Kadınlar Da İntisâb Etmeli mi? Onların intisâbı nasıl olmalıdır? Prof. Dr. Hasan Kamil Yılmaz cevaplıyor...

Kur’an’da kadınların İslâm, îmân, tâat, sıdk, sabır, huşû, tasadduk, oruç, nâmusu koruma ve zikir konusunda erkeklerle aynı olduğu vurgulanmakta,[1] cihâd dışında bütün konularda erkeklerin muhâtab olduğu hükümlerden mesûl oldukları belirtilmektedir. Bu bakımdan tasavvufun mânevî hayâta yönelik hükümleri onları da kapsar.

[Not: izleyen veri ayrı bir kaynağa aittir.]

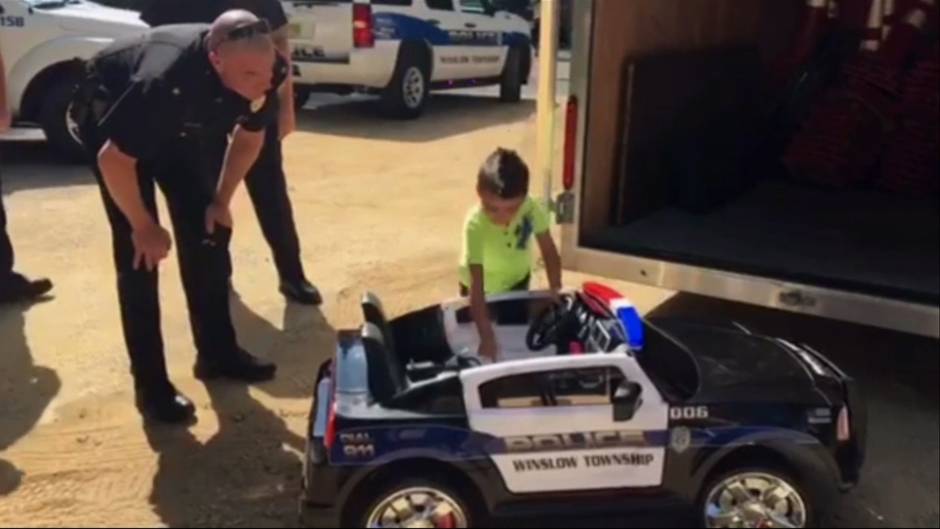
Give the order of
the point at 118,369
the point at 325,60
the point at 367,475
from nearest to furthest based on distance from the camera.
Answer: the point at 367,475
the point at 118,369
the point at 325,60

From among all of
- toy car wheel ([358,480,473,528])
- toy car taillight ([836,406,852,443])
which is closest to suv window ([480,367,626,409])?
toy car wheel ([358,480,473,528])

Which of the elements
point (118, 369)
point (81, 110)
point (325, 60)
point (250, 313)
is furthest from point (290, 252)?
point (325, 60)

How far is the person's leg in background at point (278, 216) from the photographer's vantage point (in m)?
5.91

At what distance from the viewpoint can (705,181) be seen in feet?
19.7

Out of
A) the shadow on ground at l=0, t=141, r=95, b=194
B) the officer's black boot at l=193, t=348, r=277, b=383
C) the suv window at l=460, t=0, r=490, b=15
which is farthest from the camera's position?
the suv window at l=460, t=0, r=490, b=15

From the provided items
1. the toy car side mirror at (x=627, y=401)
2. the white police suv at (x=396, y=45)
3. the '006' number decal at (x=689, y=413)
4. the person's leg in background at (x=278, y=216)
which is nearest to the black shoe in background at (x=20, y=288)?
the person's leg in background at (x=278, y=216)

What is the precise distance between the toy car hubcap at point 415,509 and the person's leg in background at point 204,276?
173 centimetres

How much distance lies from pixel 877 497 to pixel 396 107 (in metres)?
8.97

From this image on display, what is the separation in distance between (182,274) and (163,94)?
42.9 inches

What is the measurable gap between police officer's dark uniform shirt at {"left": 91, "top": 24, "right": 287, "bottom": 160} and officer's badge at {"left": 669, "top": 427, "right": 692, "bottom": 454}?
1972 millimetres

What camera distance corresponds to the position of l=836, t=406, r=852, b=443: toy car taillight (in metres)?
3.67

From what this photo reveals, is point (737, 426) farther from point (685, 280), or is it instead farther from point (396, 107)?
point (396, 107)

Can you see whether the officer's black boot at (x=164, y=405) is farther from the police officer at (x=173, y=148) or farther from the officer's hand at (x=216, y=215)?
the officer's hand at (x=216, y=215)

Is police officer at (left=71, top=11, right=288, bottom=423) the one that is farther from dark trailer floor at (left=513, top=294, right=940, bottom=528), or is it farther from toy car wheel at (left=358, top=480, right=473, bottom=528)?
dark trailer floor at (left=513, top=294, right=940, bottom=528)
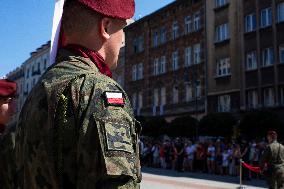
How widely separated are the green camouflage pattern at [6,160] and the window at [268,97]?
90.5 ft

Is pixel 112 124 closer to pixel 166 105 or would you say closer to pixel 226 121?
pixel 226 121

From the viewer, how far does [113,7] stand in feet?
6.23

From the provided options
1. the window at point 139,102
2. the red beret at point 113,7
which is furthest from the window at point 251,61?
the red beret at point 113,7

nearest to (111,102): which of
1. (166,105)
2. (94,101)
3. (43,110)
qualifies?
(94,101)

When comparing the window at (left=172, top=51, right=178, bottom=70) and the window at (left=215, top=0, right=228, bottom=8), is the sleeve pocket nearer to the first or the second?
the window at (left=215, top=0, right=228, bottom=8)

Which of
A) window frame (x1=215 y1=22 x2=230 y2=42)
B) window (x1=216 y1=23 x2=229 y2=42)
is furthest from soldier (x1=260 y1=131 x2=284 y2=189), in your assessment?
window (x1=216 y1=23 x2=229 y2=42)

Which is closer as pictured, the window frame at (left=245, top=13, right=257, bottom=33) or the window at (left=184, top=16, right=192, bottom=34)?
the window frame at (left=245, top=13, right=257, bottom=33)

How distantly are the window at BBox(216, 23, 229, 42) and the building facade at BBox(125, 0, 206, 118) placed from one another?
1.79m

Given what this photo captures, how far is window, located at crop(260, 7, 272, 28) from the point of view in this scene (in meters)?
30.8

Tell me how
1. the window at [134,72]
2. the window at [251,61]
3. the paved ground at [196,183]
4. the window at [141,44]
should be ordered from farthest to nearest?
the window at [134,72] → the window at [141,44] → the window at [251,61] → the paved ground at [196,183]

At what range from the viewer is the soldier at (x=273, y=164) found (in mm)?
11047

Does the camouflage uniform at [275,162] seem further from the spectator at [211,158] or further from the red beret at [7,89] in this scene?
the spectator at [211,158]

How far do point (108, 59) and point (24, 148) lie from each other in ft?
1.69

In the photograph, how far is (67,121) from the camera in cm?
164
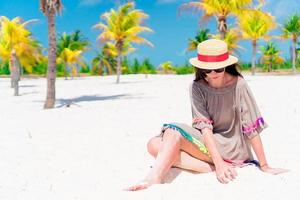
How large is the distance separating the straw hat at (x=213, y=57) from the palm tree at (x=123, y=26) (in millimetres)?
27646

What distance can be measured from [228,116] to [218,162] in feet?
1.54

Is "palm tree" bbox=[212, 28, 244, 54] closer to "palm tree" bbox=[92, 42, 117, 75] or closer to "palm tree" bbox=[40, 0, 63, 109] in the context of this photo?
"palm tree" bbox=[92, 42, 117, 75]

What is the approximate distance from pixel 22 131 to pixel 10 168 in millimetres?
3496

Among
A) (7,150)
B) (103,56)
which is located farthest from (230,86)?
(103,56)

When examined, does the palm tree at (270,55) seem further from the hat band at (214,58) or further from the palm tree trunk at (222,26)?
the hat band at (214,58)

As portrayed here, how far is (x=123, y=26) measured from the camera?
3244cm

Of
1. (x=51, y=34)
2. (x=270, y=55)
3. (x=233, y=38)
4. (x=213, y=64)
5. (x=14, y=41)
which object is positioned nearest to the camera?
(x=213, y=64)

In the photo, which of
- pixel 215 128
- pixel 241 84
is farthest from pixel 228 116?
pixel 241 84

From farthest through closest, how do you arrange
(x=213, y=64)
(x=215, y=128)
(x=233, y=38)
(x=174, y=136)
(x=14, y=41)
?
(x=233, y=38) < (x=14, y=41) < (x=215, y=128) < (x=174, y=136) < (x=213, y=64)

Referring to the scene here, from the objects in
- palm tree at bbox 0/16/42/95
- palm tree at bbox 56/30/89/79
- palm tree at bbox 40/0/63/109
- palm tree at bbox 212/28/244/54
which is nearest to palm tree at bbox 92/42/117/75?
palm tree at bbox 56/30/89/79

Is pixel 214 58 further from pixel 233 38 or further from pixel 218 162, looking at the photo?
pixel 233 38

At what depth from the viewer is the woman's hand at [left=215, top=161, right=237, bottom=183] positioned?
4199mm

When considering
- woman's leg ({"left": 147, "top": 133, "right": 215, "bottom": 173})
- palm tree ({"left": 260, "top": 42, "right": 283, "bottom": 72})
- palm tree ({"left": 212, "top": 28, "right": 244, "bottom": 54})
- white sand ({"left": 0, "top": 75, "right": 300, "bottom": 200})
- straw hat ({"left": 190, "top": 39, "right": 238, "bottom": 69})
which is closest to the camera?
white sand ({"left": 0, "top": 75, "right": 300, "bottom": 200})

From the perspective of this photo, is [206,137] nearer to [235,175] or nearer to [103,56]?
[235,175]
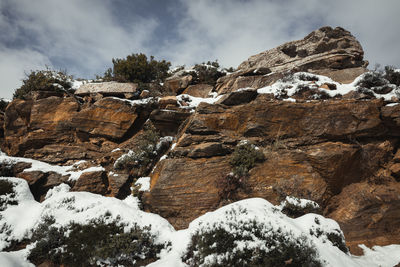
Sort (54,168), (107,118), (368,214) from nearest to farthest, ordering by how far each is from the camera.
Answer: (368,214) < (54,168) < (107,118)

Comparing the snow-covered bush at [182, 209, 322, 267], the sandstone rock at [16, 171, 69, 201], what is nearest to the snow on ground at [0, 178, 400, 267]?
the snow-covered bush at [182, 209, 322, 267]

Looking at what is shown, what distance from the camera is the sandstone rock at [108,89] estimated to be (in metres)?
12.4

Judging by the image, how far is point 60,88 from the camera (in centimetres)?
1286

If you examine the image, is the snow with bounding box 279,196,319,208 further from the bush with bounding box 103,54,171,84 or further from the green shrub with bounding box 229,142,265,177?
the bush with bounding box 103,54,171,84

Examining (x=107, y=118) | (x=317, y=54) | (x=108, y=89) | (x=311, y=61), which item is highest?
(x=317, y=54)

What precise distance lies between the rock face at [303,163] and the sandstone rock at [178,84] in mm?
5844

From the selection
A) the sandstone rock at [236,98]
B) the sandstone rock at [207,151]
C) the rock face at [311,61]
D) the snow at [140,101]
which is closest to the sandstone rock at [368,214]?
the sandstone rock at [207,151]

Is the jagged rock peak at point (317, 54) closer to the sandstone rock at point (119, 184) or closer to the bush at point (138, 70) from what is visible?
the bush at point (138, 70)

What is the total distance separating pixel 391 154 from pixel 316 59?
8.34 m

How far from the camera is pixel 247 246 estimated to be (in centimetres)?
409

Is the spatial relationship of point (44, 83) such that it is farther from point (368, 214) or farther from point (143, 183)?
point (368, 214)

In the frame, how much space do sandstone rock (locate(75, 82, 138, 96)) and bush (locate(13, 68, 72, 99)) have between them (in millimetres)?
1325

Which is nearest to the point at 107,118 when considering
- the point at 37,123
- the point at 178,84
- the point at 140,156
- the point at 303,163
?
the point at 140,156

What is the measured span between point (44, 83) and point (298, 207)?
16542mm
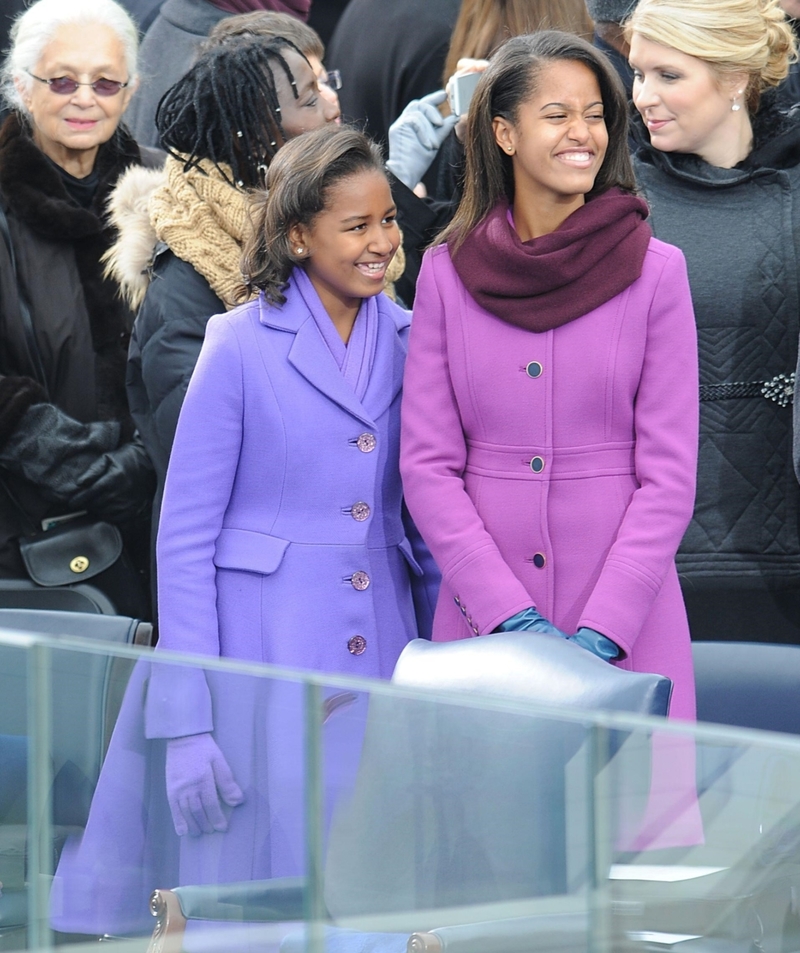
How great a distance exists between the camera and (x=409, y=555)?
2676 mm

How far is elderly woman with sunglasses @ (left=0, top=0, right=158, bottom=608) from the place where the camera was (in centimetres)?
347

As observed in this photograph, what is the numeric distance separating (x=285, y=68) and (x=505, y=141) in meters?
0.77

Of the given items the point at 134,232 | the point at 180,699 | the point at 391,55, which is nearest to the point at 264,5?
the point at 391,55

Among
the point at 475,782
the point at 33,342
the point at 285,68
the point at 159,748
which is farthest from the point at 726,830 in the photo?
the point at 33,342

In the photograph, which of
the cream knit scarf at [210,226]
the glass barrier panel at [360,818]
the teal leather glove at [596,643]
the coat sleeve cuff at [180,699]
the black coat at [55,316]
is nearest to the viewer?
the glass barrier panel at [360,818]

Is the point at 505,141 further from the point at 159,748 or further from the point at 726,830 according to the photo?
the point at 726,830

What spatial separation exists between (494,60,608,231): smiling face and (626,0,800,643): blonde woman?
691mm

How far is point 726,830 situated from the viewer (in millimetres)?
1452

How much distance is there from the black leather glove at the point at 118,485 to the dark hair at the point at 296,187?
0.94 metres

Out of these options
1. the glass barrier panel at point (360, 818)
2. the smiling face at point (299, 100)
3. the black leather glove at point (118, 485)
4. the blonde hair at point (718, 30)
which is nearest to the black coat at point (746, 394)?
the blonde hair at point (718, 30)

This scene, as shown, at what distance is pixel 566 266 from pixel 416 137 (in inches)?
47.5

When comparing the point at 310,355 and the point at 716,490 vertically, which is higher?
the point at 310,355

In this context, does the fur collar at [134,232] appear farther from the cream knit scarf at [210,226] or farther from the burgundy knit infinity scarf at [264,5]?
the burgundy knit infinity scarf at [264,5]

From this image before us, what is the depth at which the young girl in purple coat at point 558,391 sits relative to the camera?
2463 mm
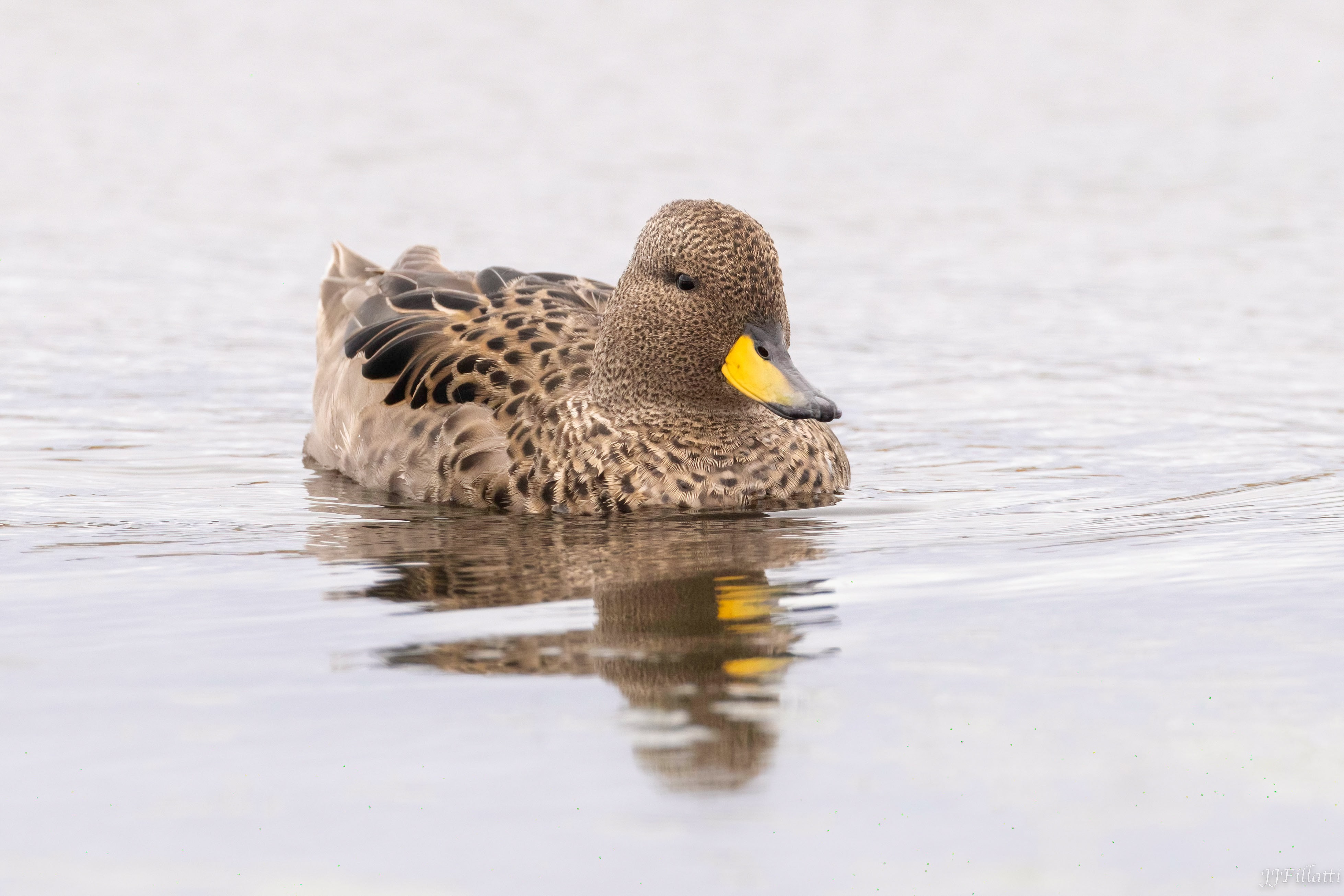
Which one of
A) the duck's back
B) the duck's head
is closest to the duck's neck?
the duck's head

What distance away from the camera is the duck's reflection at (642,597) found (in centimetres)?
491

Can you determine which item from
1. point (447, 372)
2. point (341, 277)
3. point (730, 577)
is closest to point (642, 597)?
point (730, 577)

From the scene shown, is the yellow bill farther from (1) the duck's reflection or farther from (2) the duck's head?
(1) the duck's reflection

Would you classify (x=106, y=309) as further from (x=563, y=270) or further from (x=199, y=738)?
(x=199, y=738)

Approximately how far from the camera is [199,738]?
191 inches

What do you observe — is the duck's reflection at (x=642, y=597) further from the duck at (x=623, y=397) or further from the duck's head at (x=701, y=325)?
the duck's head at (x=701, y=325)

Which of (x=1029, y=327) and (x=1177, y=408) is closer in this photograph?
(x=1177, y=408)

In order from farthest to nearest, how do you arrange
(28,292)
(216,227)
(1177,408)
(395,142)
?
(395,142), (216,227), (28,292), (1177,408)

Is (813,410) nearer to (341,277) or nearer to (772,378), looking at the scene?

Mekke fethi günü inen bir âyet-i kerîmede Allah Teâlâ kadınların bey’atlerini alması konusunda Hz. Peygamber’e şöyle buyurmaktadır: “Ey Peygamber! İnanmış kadınlar, Allah’a hiçbir şeyi ortak koşmamak, hırsızlık yapmamak, zinâ etmemek, çocuklarını öldürmemek, gayr-i meşrû bir çocuk doğurup onu kocalarına isnâd etmemek, iyi iş işlemekte sana karşı gelmemek husûsunda bey’at etmeye geldikleri zaman sen onların bey’atlerini kabûl et. Onlar için Allah’tan mağfiret dile![2]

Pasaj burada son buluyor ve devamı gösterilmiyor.